SoftBank has tried and so far failed to salvage the situation. It announced another $9 billion in stock buybacks in 2021 on top of the $23 billion it completed the year before, but shares are still over 40 percent down from this time last year. The options bets proved to be a huge mistake: though they temporarily rallied the tech stock market, they generated $7 billion in losses for SoftBank and personally cost Son $1.5 billion. With the collapse of the Arm-Nvidia merger, SoftBank has set its eyes on an IPO of Arm that could go as high as $45 billion.

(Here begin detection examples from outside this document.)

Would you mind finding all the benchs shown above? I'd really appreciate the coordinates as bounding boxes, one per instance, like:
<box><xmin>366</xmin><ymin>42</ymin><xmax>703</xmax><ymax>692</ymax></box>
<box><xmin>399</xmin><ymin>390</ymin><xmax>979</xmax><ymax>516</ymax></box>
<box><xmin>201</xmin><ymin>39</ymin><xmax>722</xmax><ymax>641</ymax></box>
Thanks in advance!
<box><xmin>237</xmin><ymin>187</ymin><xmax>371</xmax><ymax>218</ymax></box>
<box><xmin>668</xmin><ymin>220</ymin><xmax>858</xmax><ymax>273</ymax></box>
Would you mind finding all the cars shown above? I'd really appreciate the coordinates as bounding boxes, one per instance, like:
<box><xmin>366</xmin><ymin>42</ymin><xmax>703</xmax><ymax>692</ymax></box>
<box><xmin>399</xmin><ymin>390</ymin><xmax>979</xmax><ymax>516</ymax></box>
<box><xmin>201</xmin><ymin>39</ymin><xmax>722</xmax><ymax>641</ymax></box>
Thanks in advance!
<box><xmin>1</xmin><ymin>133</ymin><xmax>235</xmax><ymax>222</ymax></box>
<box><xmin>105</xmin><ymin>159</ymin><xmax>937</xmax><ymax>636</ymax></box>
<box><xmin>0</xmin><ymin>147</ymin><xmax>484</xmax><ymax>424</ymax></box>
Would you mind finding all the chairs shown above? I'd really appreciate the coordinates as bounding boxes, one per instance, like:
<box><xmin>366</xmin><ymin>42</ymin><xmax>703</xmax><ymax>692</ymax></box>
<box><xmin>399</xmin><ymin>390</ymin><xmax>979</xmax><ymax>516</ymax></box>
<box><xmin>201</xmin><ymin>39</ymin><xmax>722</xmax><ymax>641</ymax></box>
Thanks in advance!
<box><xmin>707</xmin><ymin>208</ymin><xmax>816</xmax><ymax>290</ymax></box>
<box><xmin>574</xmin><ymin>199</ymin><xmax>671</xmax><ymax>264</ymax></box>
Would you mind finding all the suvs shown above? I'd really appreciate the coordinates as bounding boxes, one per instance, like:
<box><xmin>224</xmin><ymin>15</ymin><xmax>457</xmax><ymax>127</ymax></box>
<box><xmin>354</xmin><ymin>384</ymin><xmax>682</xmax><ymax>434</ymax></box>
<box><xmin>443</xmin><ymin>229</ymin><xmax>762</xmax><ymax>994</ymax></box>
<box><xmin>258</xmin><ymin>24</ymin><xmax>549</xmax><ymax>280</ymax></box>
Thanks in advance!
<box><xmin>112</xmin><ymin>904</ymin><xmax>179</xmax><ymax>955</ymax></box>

All this brings us to the main point: the Vision Fund invested in firms that depended on directly or indirectly achieving monopolies, which they failed in doing, even as they successfully altered regulations, consumer behavior, and daily life to be more hospitable to their business model.
“The investment philosophy of aggressive growth and monopoly is not ethically appropriate because, even if the firm is a true disruptor and achieves monopoly, the chances that it would not exploit consumers by raising prices are high,” Agnihotri and Bhattacharya told Motherboard. “Overall, consumer welfare may suffer if they do not have ample choices.”
Even though Uber has failed to establish a monopoly, it’s still being forced to raise prices on consumers. SoftBank bankrolled a company that not only has no hopes of ever earning a profit, but has also wasted eye-watering sums of capital ($31 billion as of February, according to one estimate) and subjected society to the needs of a corporation that wouldn’t be able to survive without such a friendly environment.
That doesn’t capture the full picture however. The desperate attempts of Uber and other app-based labor platforms like it to realize profitability have real consequences: experiments over the years have locked out tens of thousands of drivers, left tens of thousands more to fend for themselves in persistently declining working conditions, unleashed racist algorithms that discriminate against drivers and riders, and restructured life in countless cities.
“Here’s a different way of thinking about it: you have large international investors who have funneled billions of dollars into these business models and a core part of their logic was that the only way they were ever going to get any return on their investment is this effort to fundamentally restructure regulatory structures around work,” Veena Dubal, a law professor at UC Hastings, told Motherboard. “They were banking, literally, on doing what capitalists have attempted to do for over a century: evading, lowering, or getting rid of the minimum wage. This was an investment in deregulation.”
Years ago, I anticipated that this investment would largely be successful because it fit snugly into a well-observed historical pattern rooted in the origins of venture capital. What I underestimated, however, was that it doesn’t actually matter—to capital at least. The venture capitalists that direct capital flows from oligarchs abroad and at home fancy themselves as central planners directing the next stage of technological development, but they’re no more rational or far-seeing than anyone else. When the bubble bursts, they’ll look at the wreckage and devastation their investments have wrought and shrug.
Where will the capital they allocate go next? Well, there’s always the metaverse.